The software intensive interactive systems and devices under development around us are valuable to the degree that they expand what people in various roles and organizations can achieve. How can we measure this value provided to others? Are current measures of usability adequate? Does creeping complexity wipe out incremental gains as products evolve? Do designers and developers mis-project the impact when systems-to-be-realized are fielded? Which technology changes will trigger waves of expansive adaptations that transform what people do and even why they do it?

Sponsors of projects to develop new interactive software systems are asking developers for tangible evidence of the value to be delivered to those people responsible for activities and goals in the world. Traditional measures of usability and human performance seem inadequate. Cycles of inflation in the claims development organizations make (and the legacy of disappointment and surprise) have left sponsors numb and eroded trust. Thus, we need to provide new forms of evidence about the potential of new interactive systems and devices to enhance human capability.

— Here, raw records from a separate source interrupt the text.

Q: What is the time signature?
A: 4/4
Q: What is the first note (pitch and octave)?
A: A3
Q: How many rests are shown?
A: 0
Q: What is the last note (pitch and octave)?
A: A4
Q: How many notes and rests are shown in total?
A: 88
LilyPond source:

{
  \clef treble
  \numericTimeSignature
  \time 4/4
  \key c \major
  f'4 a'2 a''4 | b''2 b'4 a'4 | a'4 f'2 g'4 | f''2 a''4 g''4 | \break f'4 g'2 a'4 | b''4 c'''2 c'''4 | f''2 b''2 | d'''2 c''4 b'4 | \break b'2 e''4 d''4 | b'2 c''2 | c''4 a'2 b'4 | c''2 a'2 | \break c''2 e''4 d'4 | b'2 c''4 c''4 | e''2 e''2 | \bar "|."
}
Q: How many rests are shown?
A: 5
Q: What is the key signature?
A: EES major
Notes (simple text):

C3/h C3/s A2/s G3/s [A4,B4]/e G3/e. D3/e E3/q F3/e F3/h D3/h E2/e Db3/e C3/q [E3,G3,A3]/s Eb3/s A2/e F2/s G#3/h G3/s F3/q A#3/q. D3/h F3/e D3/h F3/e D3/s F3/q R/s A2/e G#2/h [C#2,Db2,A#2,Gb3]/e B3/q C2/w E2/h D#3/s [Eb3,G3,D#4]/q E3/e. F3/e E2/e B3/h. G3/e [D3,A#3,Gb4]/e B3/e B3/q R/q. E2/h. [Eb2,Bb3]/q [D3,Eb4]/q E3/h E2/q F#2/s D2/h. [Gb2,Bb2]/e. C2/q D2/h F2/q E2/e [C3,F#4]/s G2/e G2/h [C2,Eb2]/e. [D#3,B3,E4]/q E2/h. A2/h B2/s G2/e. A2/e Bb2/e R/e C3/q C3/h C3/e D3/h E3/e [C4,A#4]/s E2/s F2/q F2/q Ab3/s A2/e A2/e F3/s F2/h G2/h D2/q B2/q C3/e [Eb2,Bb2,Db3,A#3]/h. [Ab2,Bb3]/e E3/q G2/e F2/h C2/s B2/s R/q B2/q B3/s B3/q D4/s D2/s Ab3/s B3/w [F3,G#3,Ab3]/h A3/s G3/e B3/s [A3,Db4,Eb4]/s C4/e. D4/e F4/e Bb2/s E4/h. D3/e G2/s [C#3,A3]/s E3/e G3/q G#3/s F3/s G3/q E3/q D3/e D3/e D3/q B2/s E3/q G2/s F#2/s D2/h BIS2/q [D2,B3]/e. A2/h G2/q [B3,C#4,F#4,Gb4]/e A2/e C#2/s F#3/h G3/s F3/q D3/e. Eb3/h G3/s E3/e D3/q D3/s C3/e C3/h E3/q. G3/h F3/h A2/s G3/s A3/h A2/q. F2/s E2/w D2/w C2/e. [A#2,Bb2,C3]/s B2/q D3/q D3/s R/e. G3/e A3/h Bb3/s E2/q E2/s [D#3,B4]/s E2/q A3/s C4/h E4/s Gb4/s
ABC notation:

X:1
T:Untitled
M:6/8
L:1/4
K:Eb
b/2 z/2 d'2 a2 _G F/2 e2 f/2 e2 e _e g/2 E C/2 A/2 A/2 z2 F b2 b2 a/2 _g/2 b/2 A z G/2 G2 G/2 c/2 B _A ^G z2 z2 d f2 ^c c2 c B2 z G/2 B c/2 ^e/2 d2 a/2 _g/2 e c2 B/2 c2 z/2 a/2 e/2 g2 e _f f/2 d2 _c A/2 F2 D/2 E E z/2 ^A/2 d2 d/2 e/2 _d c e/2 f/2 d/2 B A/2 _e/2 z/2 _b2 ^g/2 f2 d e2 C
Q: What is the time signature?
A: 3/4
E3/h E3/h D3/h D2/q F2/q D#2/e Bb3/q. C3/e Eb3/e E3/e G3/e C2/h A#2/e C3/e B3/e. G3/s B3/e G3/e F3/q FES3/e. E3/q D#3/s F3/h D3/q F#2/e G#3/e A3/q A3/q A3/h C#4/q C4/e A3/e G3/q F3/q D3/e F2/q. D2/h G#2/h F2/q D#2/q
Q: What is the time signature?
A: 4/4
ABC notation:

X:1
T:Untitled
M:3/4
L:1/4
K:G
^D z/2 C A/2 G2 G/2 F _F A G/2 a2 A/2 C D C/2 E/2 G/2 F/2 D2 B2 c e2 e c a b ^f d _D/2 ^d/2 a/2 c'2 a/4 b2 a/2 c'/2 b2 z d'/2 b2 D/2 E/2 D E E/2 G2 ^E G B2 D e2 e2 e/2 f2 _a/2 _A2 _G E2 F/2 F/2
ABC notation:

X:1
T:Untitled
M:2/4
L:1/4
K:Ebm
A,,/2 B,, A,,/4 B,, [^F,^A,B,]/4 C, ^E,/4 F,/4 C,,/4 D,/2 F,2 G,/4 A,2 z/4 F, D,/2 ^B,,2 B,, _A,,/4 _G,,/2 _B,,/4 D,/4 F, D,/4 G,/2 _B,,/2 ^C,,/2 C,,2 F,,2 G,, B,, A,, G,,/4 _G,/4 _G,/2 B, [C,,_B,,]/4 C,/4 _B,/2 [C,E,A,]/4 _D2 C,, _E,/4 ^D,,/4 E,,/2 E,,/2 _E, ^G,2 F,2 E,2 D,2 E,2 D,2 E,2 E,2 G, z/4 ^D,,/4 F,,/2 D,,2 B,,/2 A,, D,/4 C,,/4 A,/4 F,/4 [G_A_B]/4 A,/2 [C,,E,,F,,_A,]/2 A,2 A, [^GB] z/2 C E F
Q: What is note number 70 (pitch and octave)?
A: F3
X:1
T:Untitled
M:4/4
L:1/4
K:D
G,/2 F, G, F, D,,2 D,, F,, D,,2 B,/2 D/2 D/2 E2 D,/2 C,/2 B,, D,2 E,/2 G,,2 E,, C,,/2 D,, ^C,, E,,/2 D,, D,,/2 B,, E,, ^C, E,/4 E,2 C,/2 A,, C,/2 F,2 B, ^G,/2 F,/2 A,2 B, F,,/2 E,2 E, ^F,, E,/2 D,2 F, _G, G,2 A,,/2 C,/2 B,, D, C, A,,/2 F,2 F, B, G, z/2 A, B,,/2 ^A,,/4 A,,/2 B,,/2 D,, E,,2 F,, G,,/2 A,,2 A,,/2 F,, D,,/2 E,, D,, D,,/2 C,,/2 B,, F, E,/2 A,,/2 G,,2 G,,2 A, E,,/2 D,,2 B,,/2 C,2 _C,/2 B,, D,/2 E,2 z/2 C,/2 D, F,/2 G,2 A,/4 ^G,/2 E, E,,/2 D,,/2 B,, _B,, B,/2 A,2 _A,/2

Luckily, this need has been accompanied by a period of innovation in ways to measure the impact of new designs on:

  • growth of expertise in roles,
  • synchronizing activities over wider scopes and ranges,
  • expanding adaptive capacities.

This talk reviews a few of the new measures being tested in each of these categories, points to some of the underlying science, and uses these examples to trigger discussion about how design of future interactive software provides will provide value to stakeholders.